Look, all through the Sarah Palin mania, he campaigned on the economy, he campaigned on the economy, he campaigned on the economy. He had a hard time getting to the top of the news or sometimes even getting into the news, Biden couldn't get in at all, and he just persisted on the assumption that the campaign would come back to this as a big central issue.

On campaign ads

Shrum:Well, I think there's actually been a long-term secular trend in which advertising, especially outside the primaries, is becoming less and less important and real news, big stories, the Internet is becoming more important. I think that's in part because … there has been a buildup of distrust in political ads, a healthy distrust by people.

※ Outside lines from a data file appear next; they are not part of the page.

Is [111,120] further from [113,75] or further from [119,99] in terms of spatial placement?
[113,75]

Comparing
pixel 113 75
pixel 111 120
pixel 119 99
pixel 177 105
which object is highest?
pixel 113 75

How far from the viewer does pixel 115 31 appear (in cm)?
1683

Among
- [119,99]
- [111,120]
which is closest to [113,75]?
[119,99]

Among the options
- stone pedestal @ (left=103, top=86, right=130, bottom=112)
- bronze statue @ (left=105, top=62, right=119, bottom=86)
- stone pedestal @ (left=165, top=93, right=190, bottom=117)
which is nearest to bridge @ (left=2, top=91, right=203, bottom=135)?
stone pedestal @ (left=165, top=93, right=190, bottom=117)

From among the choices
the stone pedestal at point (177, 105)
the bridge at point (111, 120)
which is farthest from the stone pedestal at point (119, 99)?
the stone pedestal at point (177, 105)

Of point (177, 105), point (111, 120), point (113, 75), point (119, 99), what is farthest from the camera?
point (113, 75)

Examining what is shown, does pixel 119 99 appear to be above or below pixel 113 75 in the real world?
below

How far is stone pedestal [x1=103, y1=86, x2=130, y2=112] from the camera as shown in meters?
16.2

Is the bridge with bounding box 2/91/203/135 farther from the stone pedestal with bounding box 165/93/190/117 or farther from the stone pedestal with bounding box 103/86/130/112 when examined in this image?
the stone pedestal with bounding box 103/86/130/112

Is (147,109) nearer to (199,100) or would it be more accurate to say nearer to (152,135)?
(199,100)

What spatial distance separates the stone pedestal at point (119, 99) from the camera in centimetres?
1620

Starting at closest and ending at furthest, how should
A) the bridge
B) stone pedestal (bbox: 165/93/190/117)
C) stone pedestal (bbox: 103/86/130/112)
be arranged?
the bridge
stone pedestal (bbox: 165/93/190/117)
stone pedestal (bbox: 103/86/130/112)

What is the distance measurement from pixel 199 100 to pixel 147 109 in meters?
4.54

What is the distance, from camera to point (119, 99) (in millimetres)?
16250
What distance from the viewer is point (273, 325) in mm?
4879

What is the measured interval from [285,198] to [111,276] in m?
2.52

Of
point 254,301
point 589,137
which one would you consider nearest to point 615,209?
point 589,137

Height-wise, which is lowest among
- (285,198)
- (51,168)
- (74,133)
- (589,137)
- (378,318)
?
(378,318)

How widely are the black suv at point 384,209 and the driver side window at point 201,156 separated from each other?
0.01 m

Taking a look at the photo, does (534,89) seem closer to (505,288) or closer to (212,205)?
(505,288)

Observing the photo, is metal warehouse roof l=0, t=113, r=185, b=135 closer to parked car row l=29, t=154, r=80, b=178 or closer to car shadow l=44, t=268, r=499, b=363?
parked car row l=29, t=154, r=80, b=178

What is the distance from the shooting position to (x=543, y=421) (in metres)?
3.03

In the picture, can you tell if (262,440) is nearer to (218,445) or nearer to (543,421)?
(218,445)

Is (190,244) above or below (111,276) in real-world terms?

Rollins:There had been such a glut of commercials, viewership is down, viewership is diversified. It's not like the old days: You sat there and watched the commercial and the commercial was something new, introduced a new idea. Now it's just part of the clutter.

On McCain and the GOP

Rollins:McCain won this nomination without hard-core supporters of his own party sort of as a base. Our primary was a NASCAR race. Theirs was a marathon.

I ran Mike Huckabee's campaign. We knocked Romney out in Iowa. Fred Thompson knocked us out in South Carolina. …

John won by his persistence, but he won that without Republican majorities or conservative majorities. It wasn't until he picked Palin that all of a sudden he cemented that conservative side.

So there's still a lot of doubt. You can have a lot of rhetoric about firing Chris Cox (as chairman of the SEC), and no one in the country knows him outside of Newport Beach, (Calif.). But he was a Republican leader in the House and a very respected leader in the House. (For McCain) to all of a sudden scapegoat him and then to say on 60 Minutes, 'I am going to put Andrew Cuomo in there.' Republicans said, 'You're going to fire Cox and put in Andrew Cuomo? What kind of administration are we talking about?'

On the final weeks

Shrum:If McCain re-establishes himself in this debate and somehow finds his footing on the economy … the negative ads you have seen here are nothing compared to what I think McCain and sort of some of the independent groups on the right are going to start doing, and then the Democrats are going to have to fight back.

Rollins:I think they (McCain's strategists) have crossed the Rubicon and they feel they can destroy Obama.

(For Obama), there is a real temptation if he starts getting hammered, 'Don't let us get swift-boated again,' … and the people that have been there before are all going to start to yell and scream, 'You've got to respond; you've got to take him out.' So you could end up in the last six weeks with an Ali-Frazier battle.